= Task statement =
Skip the images and return the records below exactly.

───── Material provided

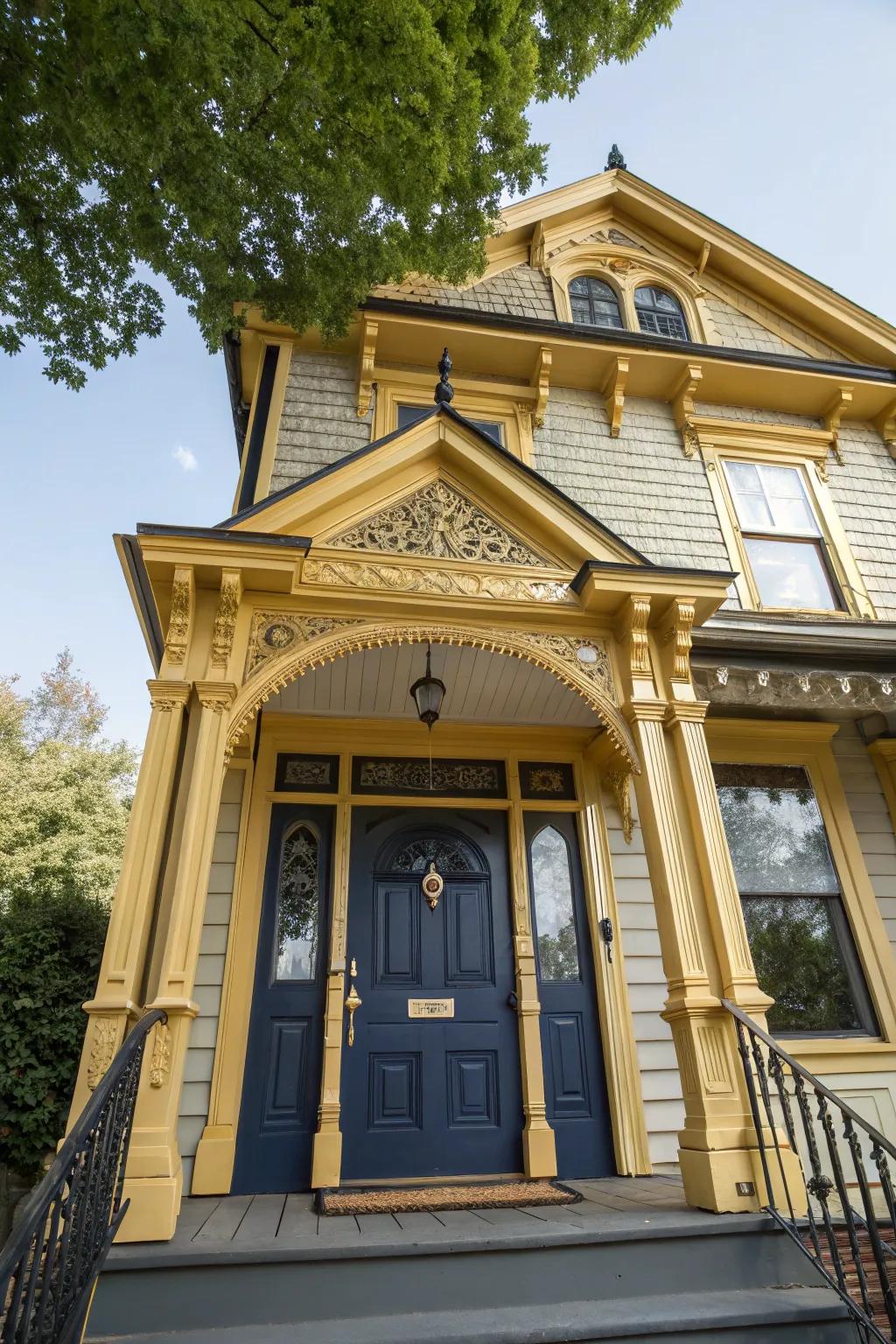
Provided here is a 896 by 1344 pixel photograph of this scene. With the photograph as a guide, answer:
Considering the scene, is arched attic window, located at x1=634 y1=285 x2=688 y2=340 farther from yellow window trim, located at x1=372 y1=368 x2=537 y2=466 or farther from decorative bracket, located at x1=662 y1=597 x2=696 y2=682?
decorative bracket, located at x1=662 y1=597 x2=696 y2=682

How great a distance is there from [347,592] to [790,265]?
7.03 meters

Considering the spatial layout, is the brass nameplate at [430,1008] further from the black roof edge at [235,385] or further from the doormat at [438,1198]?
the black roof edge at [235,385]

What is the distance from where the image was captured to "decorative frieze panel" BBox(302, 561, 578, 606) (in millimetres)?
4543

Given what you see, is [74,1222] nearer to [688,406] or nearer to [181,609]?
[181,609]

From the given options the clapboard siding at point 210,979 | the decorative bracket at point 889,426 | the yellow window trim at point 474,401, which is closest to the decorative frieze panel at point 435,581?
the clapboard siding at point 210,979

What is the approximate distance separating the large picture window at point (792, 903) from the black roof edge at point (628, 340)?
412 centimetres

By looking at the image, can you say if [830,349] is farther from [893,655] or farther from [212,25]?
[212,25]

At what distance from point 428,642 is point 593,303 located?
17.3 feet

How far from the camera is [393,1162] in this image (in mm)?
4816

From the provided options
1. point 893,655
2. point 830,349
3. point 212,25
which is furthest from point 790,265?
point 212,25

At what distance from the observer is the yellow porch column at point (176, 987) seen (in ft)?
9.96

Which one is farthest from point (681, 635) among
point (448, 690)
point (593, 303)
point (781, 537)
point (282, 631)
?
point (593, 303)

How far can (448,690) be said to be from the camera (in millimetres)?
5555

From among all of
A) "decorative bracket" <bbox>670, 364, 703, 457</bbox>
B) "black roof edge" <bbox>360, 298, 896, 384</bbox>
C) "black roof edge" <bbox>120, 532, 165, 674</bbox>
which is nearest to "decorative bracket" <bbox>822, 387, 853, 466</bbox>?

──────────

= Output for this task =
Provided here is a 896 by 1344 pixel photograph of this scene. With the photograph as a guide, answer:
Considering the scene, is arched attic window, located at x1=634 y1=285 x2=688 y2=340 farther from yellow window trim, located at x1=372 y1=368 x2=537 y2=466 or farther from decorative bracket, located at x1=662 y1=597 x2=696 y2=682?
decorative bracket, located at x1=662 y1=597 x2=696 y2=682

How great a distance is there from [347,592] to [790,265]?
7.03 meters

Considering the spatial layout, is the brass nameplate at [430,1008] further from the black roof edge at [235,385] or further from the doormat at [438,1198]?
the black roof edge at [235,385]

What is the distance from where the image was captured to "decorative frieze panel" BBox(302, 561, 578, 606) (in millimetres)?
4543

Given what you see, is [74,1222] nearer to [688,406] or nearer to [181,609]?
[181,609]

From the given options the clapboard siding at point 210,979 | the decorative bracket at point 889,426 | the yellow window trim at point 474,401, which is closest to the decorative frieze panel at point 435,581?
the clapboard siding at point 210,979

What is the approximate distance separating the large picture window at point (792, 903) from the black roof edge at point (628, 340)?
412 centimetres

By looking at the image, can you say if [830,349] is farther from [893,655] or farther from [212,25]?
[212,25]

At what distance from point 428,642 is point 593,303 located?
17.3 feet

How far from the camera is [393,1162] in this image (in mm)?
4816

From the provided options
1. point 893,655
2. point 830,349
3. point 212,25
which is furthest from point 790,265?
point 212,25

At what distance from the observer is the yellow porch column at point (176, 987) seen (in ft)?
9.96

Which one is farthest from point (681, 635) among
point (448, 690)
point (593, 303)
point (781, 537)
point (282, 631)
?
point (593, 303)

How far can (448,690) be said to be from the camera (in millimetres)?
5555

From among all of
A) "decorative bracket" <bbox>670, 364, 703, 457</bbox>
B) "black roof edge" <bbox>360, 298, 896, 384</bbox>
C) "black roof edge" <bbox>120, 532, 165, 674</bbox>
which is nearest to "decorative bracket" <bbox>822, 387, 853, 466</bbox>?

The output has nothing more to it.